Syrian refugees from Tal Abyad wait on the Turkish-Syrian border after crossing into Turkey near the Akcakale border gate in Sanliurfa province, Turkey, June 14, 2015. Reuters/Kadir Celikcan

Intense confrontations between Kurdish fighters and jihadists from the Islamic State group have prompted thousand of Syrians to flee, crossing the border into Turkey. The refugees illegally streamed across a border fence Sunday, and the Turkish government reversed its earlier stance, officially accepting the Syrians into its territory, Agence France-Presse reported.

Local officials in the Turkish border town of Akcakale told the news agency they had received permission from Ankara to allow the refugees to cross into the country after blocking Syrians from entering Turkey for several days. The decision was made as Syrian-Kurdish fighters advanced on the strategic Islamic State-held town of Tal Abyad.

Thousands of Syrians have fled the area in the past few days but had been prevented from crossing into Turkey, which maintained it would only allow refugees to enter in the event of a humanitarian tragedy. Turkish Deputy Prime Minister Numan Kurtulmus had said the situation was not at that level as recently as early Sunday.
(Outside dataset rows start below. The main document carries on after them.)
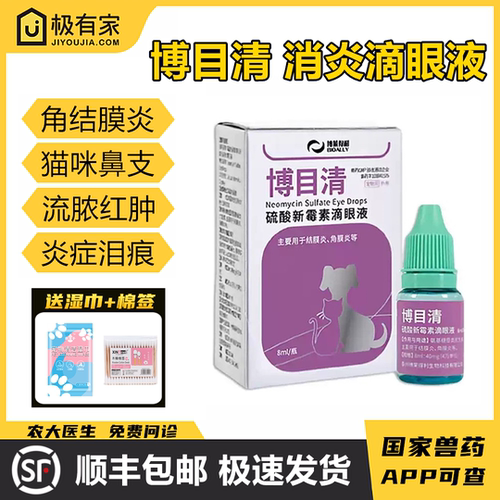 博目清硫酸新霉素滴猫狗疱疹病毒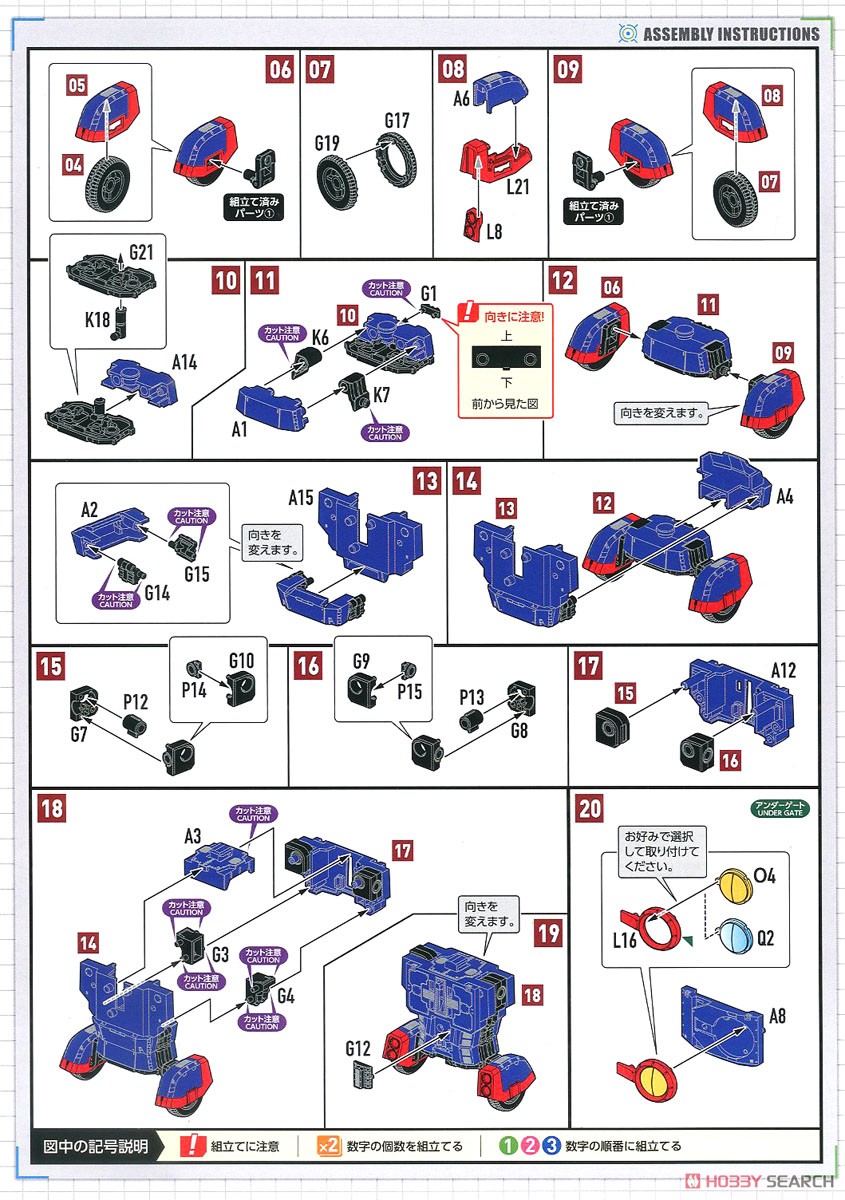 MODEROID Xabungle (Plastic model) Assembly guide2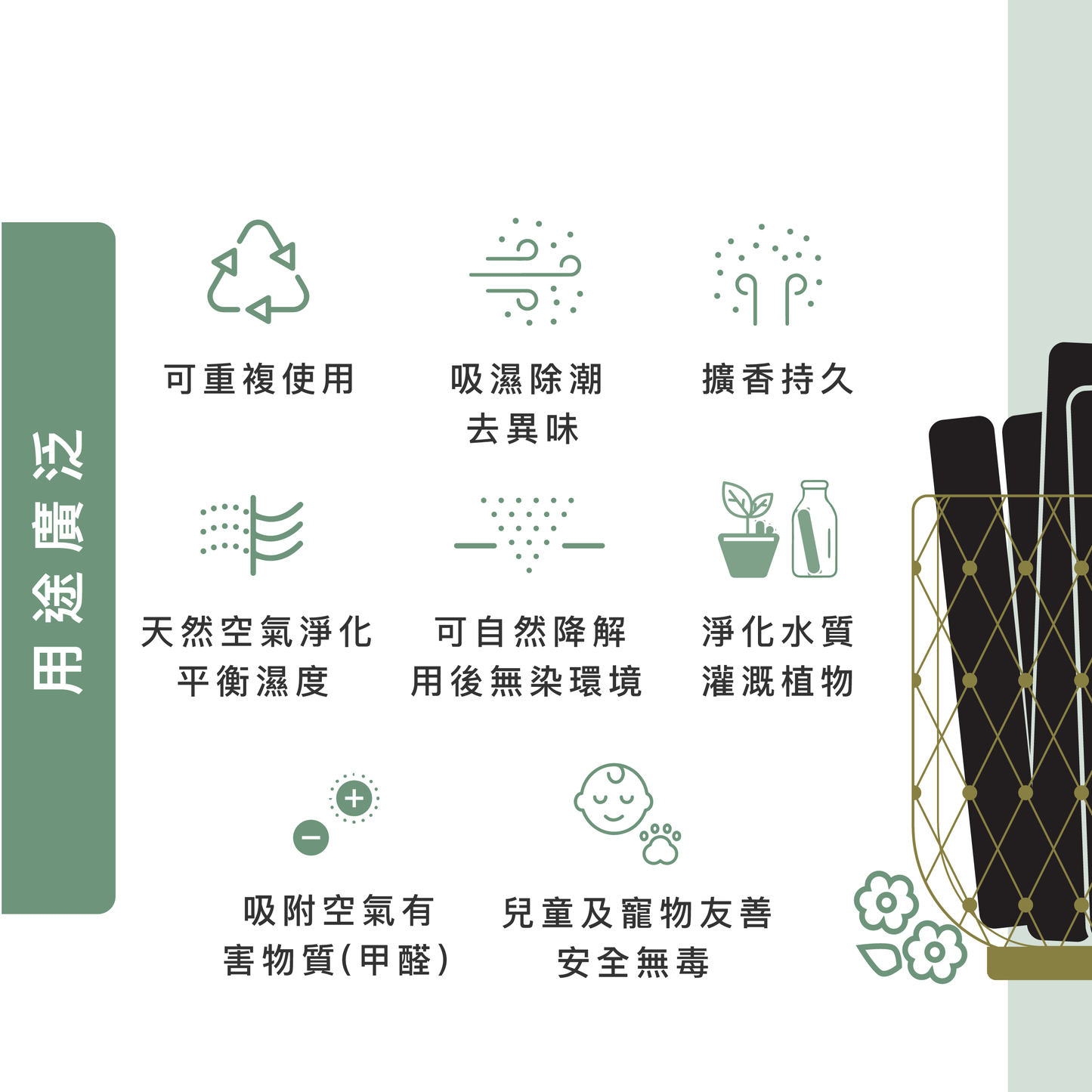 Set 3【PureBamboo無漂染天然竹紙巾】- 企業/團購優惠   [ 優惠期：5月份 ]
"We are of the opinion that there isn't a humanitarian tragedy there," Kurtulmus said, in comments reported by the Associated Press. "Our priority is for them to remain within their border. We will continue to provide humanitarian aid to them.”

But hours later, Turkey reversed its decision. Turkish troops stationed at the Akcakale border crossing were taken by surprise by the large number of refugees who gathered before breaking through a barrier, the AP said. Some of the refugees began pushing their way through an opening in the border fence as others passed infants over barbed wires into Turkish territory. Turkish troops were able to prevent refugees from going deeper into the country, with reinforcements gathering up Syrians who had crossed over illegally.

As many as 13,000 people already have crossed into Turkey as a result of fighting around the border, Reuters reported. At least 1,500 more people are still waiting to cross.